**Work order**
Return exactly the lines that run from the one with "Autotechteile 100 4271" to the last line of the entries below, both included, and nothing else.

::: Exercise data

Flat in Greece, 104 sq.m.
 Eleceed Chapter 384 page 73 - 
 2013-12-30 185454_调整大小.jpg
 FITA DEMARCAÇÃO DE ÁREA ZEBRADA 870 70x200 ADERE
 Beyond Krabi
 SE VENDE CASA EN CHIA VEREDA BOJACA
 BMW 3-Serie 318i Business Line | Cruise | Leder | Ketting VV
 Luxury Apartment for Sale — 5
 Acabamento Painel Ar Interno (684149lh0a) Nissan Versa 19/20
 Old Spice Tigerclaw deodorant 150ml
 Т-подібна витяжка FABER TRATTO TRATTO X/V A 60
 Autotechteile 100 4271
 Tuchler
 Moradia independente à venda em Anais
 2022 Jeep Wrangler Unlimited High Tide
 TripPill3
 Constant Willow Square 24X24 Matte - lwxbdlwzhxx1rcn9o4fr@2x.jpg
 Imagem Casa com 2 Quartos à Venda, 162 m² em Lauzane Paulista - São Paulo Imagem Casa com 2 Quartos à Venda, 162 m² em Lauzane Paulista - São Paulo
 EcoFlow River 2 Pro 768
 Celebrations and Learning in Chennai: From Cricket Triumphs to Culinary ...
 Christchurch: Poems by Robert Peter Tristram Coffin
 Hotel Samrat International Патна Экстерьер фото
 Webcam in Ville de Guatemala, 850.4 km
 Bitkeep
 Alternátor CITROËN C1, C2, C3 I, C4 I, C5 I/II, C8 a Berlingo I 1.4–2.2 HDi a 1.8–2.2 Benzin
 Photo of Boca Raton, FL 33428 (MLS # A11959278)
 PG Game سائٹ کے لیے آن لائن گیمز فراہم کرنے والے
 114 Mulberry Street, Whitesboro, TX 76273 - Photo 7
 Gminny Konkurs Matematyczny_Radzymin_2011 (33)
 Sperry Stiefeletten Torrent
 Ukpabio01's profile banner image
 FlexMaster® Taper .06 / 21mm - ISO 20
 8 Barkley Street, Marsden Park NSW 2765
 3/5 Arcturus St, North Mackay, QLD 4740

::::::

**Reply to the task**
 Autotechteile 100 4271
 Tuchler
 Moradia independente à venda em Anais
 2022 Jeep Wrangler Unlimited High Tide
 TripPill3
 Constant Willow Square 24X24 Matte - lwxbdlwzhxx1rcn9o4fr@2x.jpg
 Imagem Casa com 2 Quartos à Venda, 162 m² em Lauzane Paulista - São Paulo Imagem Casa com 2 Quartos à Venda, 162 m² em Lauzane Paulista - São Paulo
 EcoFlow River 2 Pro 768
 Celebrations and Learning in Chennai: From Cricket Triumphs to Culinary ...
 Christchurch: Poems by Robert Peter Tristram Coffin
 Hotel Samrat International Патна Экстерьер фото
 Webcam in Ville de Guatemala, 850.4 km
 Bitkeep
 Alternátor CITROËN C1, C2, C3 I, C4 I, C5 I/II, C8 a Berlingo I 1.4–2.2 HDi a 1.8–2.2 Benzin
 Photo of Boca Raton, FL 33428 (MLS # A11959278)
 PG Game سائٹ کے لیے آن لائن گیمز فراہم کرنے والے
 114 Mulberry Street, Whitesboro, TX 76273 - Photo 7
 Gminny Konkurs Matematyczny_Radzymin_2011 (33)
 Sperry Stiefeletten Torrent
 Ukpabio01's profile banner image
 FlexMaster® Taper .06 / 21mm - ISO 20
 8 Barkley Street, Marsden Park NSW 2765
 3/5 Arcturus St, North Mackay, QLD 4740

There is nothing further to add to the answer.